Robinhood did not initially disclose the theft of ID cards, and the threat actor states that they downloaded them from SendSafely, a secure file transfer service used by the trading platform when performing Know Your Customer (KYC) requirements.
“As we disclosed on November 8, we experienced a data security incident and a subset of approximately 10 customers had more extensive personal information and account details revealed,” Robinhood told BleepingComputer after we contacted them regarding the sale of their data.
“These more extensive account details included identification images for some of those 10 people. Like other financial services companies, we collect and retain identification images for some customers as part of our regulatory-required Know Your Customer checks.”
pompompurin told BleepingComputer that he gained access to the Robinhood customer support systems after tricking a help desk employee into installing a remote access software on their computer.
Once remote access software is installed on a device, a threat actor can monitor their activities, take screenshots, and remotely access the computer.
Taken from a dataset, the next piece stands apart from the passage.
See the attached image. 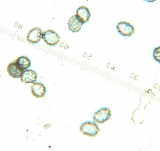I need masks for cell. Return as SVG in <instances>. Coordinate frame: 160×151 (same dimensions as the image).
Here are the masks:
<instances>
[{"label":"cell","mask_w":160,"mask_h":151,"mask_svg":"<svg viewBox=\"0 0 160 151\" xmlns=\"http://www.w3.org/2000/svg\"><path fill=\"white\" fill-rule=\"evenodd\" d=\"M42 38L44 42L50 46H56L60 41L59 34L53 30H48L43 32Z\"/></svg>","instance_id":"3"},{"label":"cell","mask_w":160,"mask_h":151,"mask_svg":"<svg viewBox=\"0 0 160 151\" xmlns=\"http://www.w3.org/2000/svg\"><path fill=\"white\" fill-rule=\"evenodd\" d=\"M37 74L35 71L31 69L24 70L21 76L22 82L25 84L33 83L37 80Z\"/></svg>","instance_id":"8"},{"label":"cell","mask_w":160,"mask_h":151,"mask_svg":"<svg viewBox=\"0 0 160 151\" xmlns=\"http://www.w3.org/2000/svg\"><path fill=\"white\" fill-rule=\"evenodd\" d=\"M18 64L24 70H27L31 66L30 59L26 56H20L16 61Z\"/></svg>","instance_id":"11"},{"label":"cell","mask_w":160,"mask_h":151,"mask_svg":"<svg viewBox=\"0 0 160 151\" xmlns=\"http://www.w3.org/2000/svg\"><path fill=\"white\" fill-rule=\"evenodd\" d=\"M153 56L155 61L160 63V46L154 49Z\"/></svg>","instance_id":"12"},{"label":"cell","mask_w":160,"mask_h":151,"mask_svg":"<svg viewBox=\"0 0 160 151\" xmlns=\"http://www.w3.org/2000/svg\"><path fill=\"white\" fill-rule=\"evenodd\" d=\"M144 1L148 2H155L157 0H144Z\"/></svg>","instance_id":"13"},{"label":"cell","mask_w":160,"mask_h":151,"mask_svg":"<svg viewBox=\"0 0 160 151\" xmlns=\"http://www.w3.org/2000/svg\"><path fill=\"white\" fill-rule=\"evenodd\" d=\"M117 30L121 35L126 37L131 36L134 33L135 29L129 22L120 21L116 26Z\"/></svg>","instance_id":"4"},{"label":"cell","mask_w":160,"mask_h":151,"mask_svg":"<svg viewBox=\"0 0 160 151\" xmlns=\"http://www.w3.org/2000/svg\"><path fill=\"white\" fill-rule=\"evenodd\" d=\"M83 24L75 15L71 17L69 19L68 22V28L73 32H79Z\"/></svg>","instance_id":"10"},{"label":"cell","mask_w":160,"mask_h":151,"mask_svg":"<svg viewBox=\"0 0 160 151\" xmlns=\"http://www.w3.org/2000/svg\"><path fill=\"white\" fill-rule=\"evenodd\" d=\"M24 71L18 64L16 61L10 63L8 66L7 71L8 75L14 78H20Z\"/></svg>","instance_id":"6"},{"label":"cell","mask_w":160,"mask_h":151,"mask_svg":"<svg viewBox=\"0 0 160 151\" xmlns=\"http://www.w3.org/2000/svg\"><path fill=\"white\" fill-rule=\"evenodd\" d=\"M42 36L43 32L41 29L38 27H35L31 29L28 33L27 40L31 44H37L42 39Z\"/></svg>","instance_id":"5"},{"label":"cell","mask_w":160,"mask_h":151,"mask_svg":"<svg viewBox=\"0 0 160 151\" xmlns=\"http://www.w3.org/2000/svg\"><path fill=\"white\" fill-rule=\"evenodd\" d=\"M76 16L80 21L84 24L89 21L91 15L90 11L88 7L81 6L77 10Z\"/></svg>","instance_id":"9"},{"label":"cell","mask_w":160,"mask_h":151,"mask_svg":"<svg viewBox=\"0 0 160 151\" xmlns=\"http://www.w3.org/2000/svg\"><path fill=\"white\" fill-rule=\"evenodd\" d=\"M32 94L36 98L44 97L47 92L46 86L41 82H34L31 86Z\"/></svg>","instance_id":"7"},{"label":"cell","mask_w":160,"mask_h":151,"mask_svg":"<svg viewBox=\"0 0 160 151\" xmlns=\"http://www.w3.org/2000/svg\"><path fill=\"white\" fill-rule=\"evenodd\" d=\"M111 117V110L109 108H101L95 112L93 116V120L95 122L103 124L110 119Z\"/></svg>","instance_id":"2"},{"label":"cell","mask_w":160,"mask_h":151,"mask_svg":"<svg viewBox=\"0 0 160 151\" xmlns=\"http://www.w3.org/2000/svg\"><path fill=\"white\" fill-rule=\"evenodd\" d=\"M80 132L84 135L89 137H96L99 132V128L96 123L86 121L81 124Z\"/></svg>","instance_id":"1"}]
</instances>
Additionally, while remotely controlling a device, the attackers can also use the employee’s saved login credentials to log in to internal Robinhood systems that they had access to.
“I was able to see all account information on people. I saw a few people while the support agent did work,” pompompurin told BleepingComputer.
In response to further questions regarding how the employee’s device was breached, Robinhood referred us back to their original statement stating that the threat actor “socially engineered a customer support employee by phone.” However, they did confirm to BleepingComputer that malware was not used in the attack
As proof that they conducted the attack, pompompurin posted screenshots seen by BleepingComputer of the attackers accessing internal Robinhood systems.
These screenshots included an internal help desk system used to lookup Robinhood member information by email address, an internal knowledge base page about a “Project Oliver Twister” initiative designed to protect high-risk customers, and an “annotations” page showing notes for a particular customer.
After learning of the data being sold, BleepingComputer contacted Robinhood and asked for confirmation as to whether these screenshots originated from their systems.
While they did not explicitly confirm the screenshots are of their systems, they asked that any screenshots be redacted of private information, indicating they were likely taken during the attack.
 This threat actor, pompompurin, was also responsible for abusing FBI’s email servers to send threatening emails over the weekend,
This weekend, US entities began to receive emails sent from FBI infrastructure warning recipients that their “virtualized clusters ” were being targeted in a “sophisticated chain attack,” as shown in the email below.
To send these emails, pompompurin found a bug in the FBI Law Enforcement Enterprise Portal (LEEP) portal that the actor could exploit to send emails from IP addresses belonging to the FBI.
As the emails came from IP addresses owned by the FBI, it added legitimacy to the emails, causing the government agency to become flooded with concerned calls about the fake warnings.
After learning of the attack, the FBI took the associated server offline to resolve the issue.